Examples: The most famous examples, Visa, MasterCard and PayPal had to build their networks on top of banks’.
Pros: Thanks to extremely fast and consistent service, these companies offer a sense of familiarity.
Cons: Often region-locked, fintech startups exhibit the same limitations in practices and curbed expansion than the banking network they are built upon.
9th level: National Database
Characteristics: Databases similar to the 8th level, albeit on a nation-wide scale.
Example: Central banks and government have databases.
Pros: Centralized services can offer stability in times of economic turmoil.
Cons: In charge of implementing its economic policy, central banks are completely aligned with their government. Best case scenario, central banks become too-big-to-fail entities. Worse case scenario, they follow doubtful directions.
There you have it, folks! Slews of blockchain have tried — and failed — to emulate Bitcoin’s beginnings. Over and over, alternative blockchains turn into money pits, sunk costs racking up to keep the chain alive.
Private chains, just like the private intranets of the early 2000s, are likely to fade out in favor of global, public counterparts.
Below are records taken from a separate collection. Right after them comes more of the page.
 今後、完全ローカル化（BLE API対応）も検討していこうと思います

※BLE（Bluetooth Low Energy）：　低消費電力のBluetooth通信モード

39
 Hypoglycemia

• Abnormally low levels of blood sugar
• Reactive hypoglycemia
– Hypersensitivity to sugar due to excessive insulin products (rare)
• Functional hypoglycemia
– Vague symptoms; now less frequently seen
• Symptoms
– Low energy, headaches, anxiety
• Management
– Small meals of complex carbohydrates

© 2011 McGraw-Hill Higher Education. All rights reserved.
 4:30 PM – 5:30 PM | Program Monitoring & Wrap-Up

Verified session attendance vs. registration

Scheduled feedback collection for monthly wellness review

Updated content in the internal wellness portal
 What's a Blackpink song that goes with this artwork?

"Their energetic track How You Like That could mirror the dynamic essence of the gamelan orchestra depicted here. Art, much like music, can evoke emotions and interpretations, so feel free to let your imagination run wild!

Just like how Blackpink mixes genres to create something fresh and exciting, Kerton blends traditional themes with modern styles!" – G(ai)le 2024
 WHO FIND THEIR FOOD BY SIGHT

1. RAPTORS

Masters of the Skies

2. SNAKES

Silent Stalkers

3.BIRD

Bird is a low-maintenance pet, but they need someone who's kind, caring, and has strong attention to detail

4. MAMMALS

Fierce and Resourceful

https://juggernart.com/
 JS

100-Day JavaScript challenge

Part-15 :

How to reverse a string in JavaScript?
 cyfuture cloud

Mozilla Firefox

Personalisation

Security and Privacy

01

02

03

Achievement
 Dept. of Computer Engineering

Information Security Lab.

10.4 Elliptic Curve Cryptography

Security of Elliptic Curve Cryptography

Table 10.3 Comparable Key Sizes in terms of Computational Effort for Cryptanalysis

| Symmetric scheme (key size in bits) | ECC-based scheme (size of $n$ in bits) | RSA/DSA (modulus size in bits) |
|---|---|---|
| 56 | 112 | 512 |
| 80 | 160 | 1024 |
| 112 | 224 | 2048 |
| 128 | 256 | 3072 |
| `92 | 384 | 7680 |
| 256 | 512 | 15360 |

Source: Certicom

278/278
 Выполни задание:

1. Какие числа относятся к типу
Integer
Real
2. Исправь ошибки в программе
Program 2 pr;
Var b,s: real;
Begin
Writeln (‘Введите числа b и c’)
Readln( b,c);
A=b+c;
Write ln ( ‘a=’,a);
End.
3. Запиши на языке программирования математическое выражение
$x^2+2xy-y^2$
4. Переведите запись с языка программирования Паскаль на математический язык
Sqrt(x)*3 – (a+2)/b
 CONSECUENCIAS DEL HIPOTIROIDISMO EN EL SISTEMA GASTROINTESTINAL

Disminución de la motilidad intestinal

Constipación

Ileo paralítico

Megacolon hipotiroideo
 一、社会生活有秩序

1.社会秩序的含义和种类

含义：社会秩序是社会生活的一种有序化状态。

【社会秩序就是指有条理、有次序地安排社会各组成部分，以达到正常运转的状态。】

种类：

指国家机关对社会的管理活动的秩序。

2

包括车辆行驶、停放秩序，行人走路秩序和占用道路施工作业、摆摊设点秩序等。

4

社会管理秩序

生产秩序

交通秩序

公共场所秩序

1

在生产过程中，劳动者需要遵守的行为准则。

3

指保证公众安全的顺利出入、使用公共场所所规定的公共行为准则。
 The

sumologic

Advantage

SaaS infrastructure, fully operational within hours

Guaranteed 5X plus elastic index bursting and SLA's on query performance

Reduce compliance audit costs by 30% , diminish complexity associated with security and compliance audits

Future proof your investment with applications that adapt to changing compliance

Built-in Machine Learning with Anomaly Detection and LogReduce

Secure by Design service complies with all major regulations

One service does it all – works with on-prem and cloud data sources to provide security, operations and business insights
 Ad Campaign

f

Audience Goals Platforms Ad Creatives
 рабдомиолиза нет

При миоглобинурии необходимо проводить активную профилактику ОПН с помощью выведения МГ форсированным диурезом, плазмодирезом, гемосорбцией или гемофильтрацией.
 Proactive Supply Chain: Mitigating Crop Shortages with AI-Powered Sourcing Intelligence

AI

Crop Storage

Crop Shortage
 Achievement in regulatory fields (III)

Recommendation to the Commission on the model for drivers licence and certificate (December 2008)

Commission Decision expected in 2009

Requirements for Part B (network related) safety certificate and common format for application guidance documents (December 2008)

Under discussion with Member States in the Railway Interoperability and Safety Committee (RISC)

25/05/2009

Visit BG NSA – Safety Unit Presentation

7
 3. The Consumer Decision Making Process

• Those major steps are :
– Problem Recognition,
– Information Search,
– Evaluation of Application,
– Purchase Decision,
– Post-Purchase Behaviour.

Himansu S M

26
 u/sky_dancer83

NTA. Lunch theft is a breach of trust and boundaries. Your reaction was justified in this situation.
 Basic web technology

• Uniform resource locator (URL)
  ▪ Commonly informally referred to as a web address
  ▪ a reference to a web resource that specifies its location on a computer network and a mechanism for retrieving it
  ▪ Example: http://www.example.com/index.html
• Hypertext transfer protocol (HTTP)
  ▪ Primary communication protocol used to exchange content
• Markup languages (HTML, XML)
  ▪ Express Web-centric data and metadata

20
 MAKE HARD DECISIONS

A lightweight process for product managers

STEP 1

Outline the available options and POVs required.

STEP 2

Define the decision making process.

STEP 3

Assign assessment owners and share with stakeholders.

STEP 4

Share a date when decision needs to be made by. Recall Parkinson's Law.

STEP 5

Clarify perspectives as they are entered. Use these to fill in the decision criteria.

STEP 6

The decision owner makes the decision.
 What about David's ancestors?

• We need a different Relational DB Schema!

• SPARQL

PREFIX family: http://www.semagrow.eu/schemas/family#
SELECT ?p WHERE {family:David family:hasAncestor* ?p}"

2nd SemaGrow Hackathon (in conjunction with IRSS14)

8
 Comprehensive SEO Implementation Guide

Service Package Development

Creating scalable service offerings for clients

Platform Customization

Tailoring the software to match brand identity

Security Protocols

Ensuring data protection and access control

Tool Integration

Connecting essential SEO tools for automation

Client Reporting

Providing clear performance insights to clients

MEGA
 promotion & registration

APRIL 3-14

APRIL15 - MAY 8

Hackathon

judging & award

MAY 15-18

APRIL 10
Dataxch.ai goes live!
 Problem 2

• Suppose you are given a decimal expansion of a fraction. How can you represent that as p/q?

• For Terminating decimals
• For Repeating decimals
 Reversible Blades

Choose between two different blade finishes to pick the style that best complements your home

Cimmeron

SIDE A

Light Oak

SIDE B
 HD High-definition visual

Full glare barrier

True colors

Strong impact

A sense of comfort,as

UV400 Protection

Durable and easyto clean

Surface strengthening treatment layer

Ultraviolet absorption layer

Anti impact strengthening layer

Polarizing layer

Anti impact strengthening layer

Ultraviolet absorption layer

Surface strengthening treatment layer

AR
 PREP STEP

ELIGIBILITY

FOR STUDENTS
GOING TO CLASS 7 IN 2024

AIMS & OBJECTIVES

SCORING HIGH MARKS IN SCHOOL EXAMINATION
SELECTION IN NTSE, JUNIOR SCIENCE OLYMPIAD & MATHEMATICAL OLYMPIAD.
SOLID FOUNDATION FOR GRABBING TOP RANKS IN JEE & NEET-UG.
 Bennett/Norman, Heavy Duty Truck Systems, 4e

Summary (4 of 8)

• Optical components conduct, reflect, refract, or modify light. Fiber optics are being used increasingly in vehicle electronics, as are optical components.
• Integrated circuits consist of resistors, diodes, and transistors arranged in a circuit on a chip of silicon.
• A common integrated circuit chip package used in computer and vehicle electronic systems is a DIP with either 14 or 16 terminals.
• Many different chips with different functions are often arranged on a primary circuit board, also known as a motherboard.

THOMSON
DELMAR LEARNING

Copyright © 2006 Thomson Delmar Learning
While small transactions will likely be carried out via banking networks for the foreseeable future, maybe a few chains — Ethereum? — could reach escape velocity from central planning.
A true blockchain is an autonomous one. Once born, it requires minimum human input to keep the blocks flowing. Our 9 Shades of Blockchains show that while a ton of tech falls under the designation today, there is only one true blockchain. However advanced, other blockchains are merely attempts to replicate the singularity of the original blockchain.
Try after try, it is dawning that recreating the Bitcoin blockchain is like trying to recreate the big bang. It only happens once.